PROMPT 1: Translate the sentence "We were curious to see whether their results could be improved using different techniques." from the text on fiber beds into Spanish.
PROMPT 2:
Answer these questions using the text on fiber beds:
(a) How many fibers does each stack in Larson et al.'s fiber beds contain?
(b) For how many samples is Larson et al.'s segmentation available?
(c) What are the two general states that the samples in this study correspond to?
PROMPT 3: Reproduce the passage of the text on fiber beds starting with "In this study we" and going on through "research and benchmarking.", renaming "fiber beds" as "fiber stacks".

Larson et al. investigated new manufacturing processes for curing preceramic polymer into unidirectional fiber beds, studying the microstructure evolution during matrix impregnation with the aim of reinforcing ceramic-matrix composites4,5. They used X-ray computed tomography (CT) to characterize the three-dimensional microstructure of their composites non-destructively, studying their evolution in-situ while processing the materials at high temperatures4 and describing overall fiber bed properties and microstructures of unidirectional composites5. The X-ray CT images acquired from these fiber beds are available at Materials Data Facility6.

Larson et al.’s fiber beds have widths of approximately 1.5 mm, containing 5000–6200 fibers per stack. Each fiber has an average radius of 6.4 ± 0.9 μm, with diameters ranging from 13 to 20 pixels in the micrographs5. They present semi-supervised techniques to separate the fibers within the fiber beds; their segmentation is available for five samples7. We were curious to see whether their results could be improved using different techniques.

In this study we separate fibers in ex-situ X-ray CT fiber beds of nine samples from Larson et al. Our paper makes the following contributions:

  • It annotates, explains, and expands Larson et al.’s dataset7 to facilitate reproducible research and benchmarking.

  • It provides open source tools to analyze such datasets, so that researchers may compare their results with ours and one another’s.

  • It shows that automated analysis can perform similarly to or better than human steered fiber segmentations.

The samples we used in this study correspond to two general states: wet — obtained after pressure removal — and cured. These samples were acquired using microtomographic instruments from the Advanced Light Source at Lawrence Berkeley National Laboratory operated in a low-flux, two-bunch mode5. We used their reconstructions obtained without phase retrieval; Larson et al. provide segmentations for five of these samples7, which we compare to our results.

GIVEN DATA:
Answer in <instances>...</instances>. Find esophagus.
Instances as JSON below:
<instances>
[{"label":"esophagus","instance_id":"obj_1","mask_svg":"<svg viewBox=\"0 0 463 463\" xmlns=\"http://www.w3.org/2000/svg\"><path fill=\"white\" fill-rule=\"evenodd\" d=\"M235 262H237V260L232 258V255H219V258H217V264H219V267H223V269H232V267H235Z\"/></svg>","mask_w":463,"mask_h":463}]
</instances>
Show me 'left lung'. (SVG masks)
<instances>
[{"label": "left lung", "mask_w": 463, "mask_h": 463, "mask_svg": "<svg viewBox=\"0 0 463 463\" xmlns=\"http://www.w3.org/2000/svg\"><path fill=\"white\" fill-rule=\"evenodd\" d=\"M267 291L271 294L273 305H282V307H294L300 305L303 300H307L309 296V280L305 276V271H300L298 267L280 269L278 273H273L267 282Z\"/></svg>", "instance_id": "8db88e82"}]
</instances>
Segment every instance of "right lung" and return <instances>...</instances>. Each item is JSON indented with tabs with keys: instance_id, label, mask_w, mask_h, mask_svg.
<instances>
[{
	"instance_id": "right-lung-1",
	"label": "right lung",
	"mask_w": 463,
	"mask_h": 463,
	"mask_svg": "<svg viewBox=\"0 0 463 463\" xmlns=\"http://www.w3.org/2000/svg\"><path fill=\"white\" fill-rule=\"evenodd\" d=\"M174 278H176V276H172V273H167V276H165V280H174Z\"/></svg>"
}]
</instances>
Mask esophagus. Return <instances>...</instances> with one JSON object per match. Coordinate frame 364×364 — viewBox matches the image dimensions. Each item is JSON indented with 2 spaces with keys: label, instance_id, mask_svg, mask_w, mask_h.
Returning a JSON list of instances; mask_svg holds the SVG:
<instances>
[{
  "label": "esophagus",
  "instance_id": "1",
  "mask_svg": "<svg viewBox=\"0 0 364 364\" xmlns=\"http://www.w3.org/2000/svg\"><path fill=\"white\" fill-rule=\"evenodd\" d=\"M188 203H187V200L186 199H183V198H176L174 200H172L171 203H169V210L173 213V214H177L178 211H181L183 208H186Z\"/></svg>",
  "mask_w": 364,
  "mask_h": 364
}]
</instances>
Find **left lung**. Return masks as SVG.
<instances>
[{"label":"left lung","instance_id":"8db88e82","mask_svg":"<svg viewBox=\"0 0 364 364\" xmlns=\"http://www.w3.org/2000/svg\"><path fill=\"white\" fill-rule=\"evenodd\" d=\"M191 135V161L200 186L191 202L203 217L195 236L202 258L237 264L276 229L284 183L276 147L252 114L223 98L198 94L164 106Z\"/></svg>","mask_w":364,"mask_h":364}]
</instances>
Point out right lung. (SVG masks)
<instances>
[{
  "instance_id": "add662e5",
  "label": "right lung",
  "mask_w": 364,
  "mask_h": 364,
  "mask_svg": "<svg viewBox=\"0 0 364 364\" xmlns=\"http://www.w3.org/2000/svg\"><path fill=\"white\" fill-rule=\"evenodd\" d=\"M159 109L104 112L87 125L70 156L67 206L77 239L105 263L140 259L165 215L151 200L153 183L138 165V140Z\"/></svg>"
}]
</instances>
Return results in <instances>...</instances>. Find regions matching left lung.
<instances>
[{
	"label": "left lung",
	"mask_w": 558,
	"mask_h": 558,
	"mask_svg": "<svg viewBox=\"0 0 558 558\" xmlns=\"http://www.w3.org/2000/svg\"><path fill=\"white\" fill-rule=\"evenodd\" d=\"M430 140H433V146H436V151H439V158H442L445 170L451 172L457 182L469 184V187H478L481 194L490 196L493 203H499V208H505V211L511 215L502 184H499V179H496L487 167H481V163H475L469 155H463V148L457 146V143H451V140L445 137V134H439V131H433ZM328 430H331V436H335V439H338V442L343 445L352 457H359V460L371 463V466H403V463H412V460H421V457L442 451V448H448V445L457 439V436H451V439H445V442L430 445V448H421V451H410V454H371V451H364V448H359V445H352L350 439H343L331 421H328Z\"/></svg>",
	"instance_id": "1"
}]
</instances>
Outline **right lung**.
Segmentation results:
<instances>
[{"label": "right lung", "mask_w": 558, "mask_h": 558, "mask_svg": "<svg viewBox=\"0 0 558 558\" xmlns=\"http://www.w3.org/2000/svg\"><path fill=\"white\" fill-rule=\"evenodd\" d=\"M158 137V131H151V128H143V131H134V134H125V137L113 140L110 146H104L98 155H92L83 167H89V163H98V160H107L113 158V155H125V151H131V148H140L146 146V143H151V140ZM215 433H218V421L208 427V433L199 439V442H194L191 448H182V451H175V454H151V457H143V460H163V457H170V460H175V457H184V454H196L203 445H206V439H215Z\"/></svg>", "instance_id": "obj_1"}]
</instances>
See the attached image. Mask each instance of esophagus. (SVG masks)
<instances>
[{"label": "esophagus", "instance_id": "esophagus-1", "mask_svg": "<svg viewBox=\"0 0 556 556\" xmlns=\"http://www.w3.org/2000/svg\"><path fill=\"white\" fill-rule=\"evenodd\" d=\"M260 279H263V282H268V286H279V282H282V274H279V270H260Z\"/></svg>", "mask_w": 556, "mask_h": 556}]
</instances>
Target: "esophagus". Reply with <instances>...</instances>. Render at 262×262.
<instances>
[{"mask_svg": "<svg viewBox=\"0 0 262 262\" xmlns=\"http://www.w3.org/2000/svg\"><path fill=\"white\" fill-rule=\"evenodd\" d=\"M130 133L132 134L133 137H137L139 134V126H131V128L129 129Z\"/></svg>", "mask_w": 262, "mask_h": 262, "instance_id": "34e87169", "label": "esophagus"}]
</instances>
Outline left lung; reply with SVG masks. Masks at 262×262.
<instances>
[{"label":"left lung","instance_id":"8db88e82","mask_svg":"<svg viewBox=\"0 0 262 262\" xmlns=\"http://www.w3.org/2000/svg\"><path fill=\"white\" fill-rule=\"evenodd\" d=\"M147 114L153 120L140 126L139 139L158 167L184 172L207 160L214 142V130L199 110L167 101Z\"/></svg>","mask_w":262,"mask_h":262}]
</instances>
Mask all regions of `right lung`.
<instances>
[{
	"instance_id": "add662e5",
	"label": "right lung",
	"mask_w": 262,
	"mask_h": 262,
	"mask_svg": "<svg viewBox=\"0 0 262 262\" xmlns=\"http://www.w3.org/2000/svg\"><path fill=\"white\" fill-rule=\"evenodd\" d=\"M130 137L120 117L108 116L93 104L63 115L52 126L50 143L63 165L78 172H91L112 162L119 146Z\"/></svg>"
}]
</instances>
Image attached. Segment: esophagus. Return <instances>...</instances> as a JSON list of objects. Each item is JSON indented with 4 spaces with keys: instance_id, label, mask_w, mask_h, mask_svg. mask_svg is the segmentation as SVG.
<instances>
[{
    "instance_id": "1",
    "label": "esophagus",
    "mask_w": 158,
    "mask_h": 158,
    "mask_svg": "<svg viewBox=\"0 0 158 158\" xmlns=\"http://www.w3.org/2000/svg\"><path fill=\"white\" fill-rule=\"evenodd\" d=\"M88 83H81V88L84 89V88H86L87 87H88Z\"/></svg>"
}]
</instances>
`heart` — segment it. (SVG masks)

TASK RESULT 1: Teníamos curiosidad por ver si sus resultados podían mejorarse utilizando técnicas diferentes.

TASK RESULT 2:
(a) 5000–6200 fibers per stack.
(b) Five samples.
(c) Wet (obtained after pressure removal) and cured.

TASK RESULT 3:
In this study we separate fibers in ex-situ X-ray CT fiber stacks of nine samples from Larson et al. Our paper makes the following contributions:

  • It annotates, explains, and expands Larson et al.’s dataset7 to facilitate reproducible research and benchmarking.